Agent configuration

Once installed the FortiAuthenticator Agent Configuration utility will automatically open. This can also be started via the Start menu.

To configure FortiAuthenticator Agent for Microsoft Windows:

1. Launch the FortiAuthenticator Agent for Microsoft Windows.

   

2. Select the General tab, and click the Two Factor Authentication > Configure button.

   The Simulation tab, shown in the image below, is used for the testing of the login process and is not used in normal operation.

   

3. In the Two Factor Authentication configuration screen, configure the IP address, username and API key obtained in FortiAuthenticator Configuration. See FortiAuthenticator configuration.

   

4. For test purposes, disable Verify Server Certificate. This can be configured once the installation has been tested and proven working.

   If there is a server subject name or CA certificate file specified, enable Verify Server Certificate, delete the entries and disable Verify Server Certificate. Authentication may fail in some circumstances if this is not performed.

5. Select the Domains tab and select the domains you want to include in the two-factor authentication process by clicking the arrow.

   FortiAuthenticator Agent for Microsoft Windows contains the default domain "." which represents the local user. You can disable local user login by including the "." domain in the list of domains included in two factor authentication. When the "." domain is not included, login is enabled for local users.

   

To enable full support for the local PC user:

1. Select the General tab, and in Two Factor Authentication select Configure.
2. Select the Domains tab, and include the default local domain "." in the Include in Two Factor Authentication list.

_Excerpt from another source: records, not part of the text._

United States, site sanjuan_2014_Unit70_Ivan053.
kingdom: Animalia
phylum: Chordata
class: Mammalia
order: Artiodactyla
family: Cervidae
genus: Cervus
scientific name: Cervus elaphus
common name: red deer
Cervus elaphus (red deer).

   Alternatively, use the existing CLI parameter /INCLUDEDDOMAINS= during installation.

3. In the FortiAuthenticator server, go to Authentication > User Management > Realms.
4. Rename an existing local realm to "." or create a new local realm with the name ".".

   Enabling full support for the local PC user requires FortiAuthenticator server 6.4.2 and above. With FortiAuthenticator 6.4.1 and below, FortiAuthenticator Agent for Microsoft Windows shows limited behavior, i.e., the Windows Agent blocks all local users (except exempt local users).

   If you want to use push authentication, i.e., mobile, SMS or email push, the user password on the PC and FortiAuthenticator should be the same. In the case of typed-in mobile OTP, the user password on the PC and FortiAuthenticator can be different.

When only FortiAuthenticator Agent for Microsoft Windows configured for local PC user support:

Only step 1 and 2 in To enable full support for the local PC user done.

FortiAuthenticator Agent for Microsoft Windows will only have limited (pre v4.2) support for the local user. The Windows Agent blocks all local users (except exempt local users) even when the Windows Agent is configured to handle "." domain.

When no configuration related to full support for the local PC user is set:

Local users are able to log in to the PC without any token.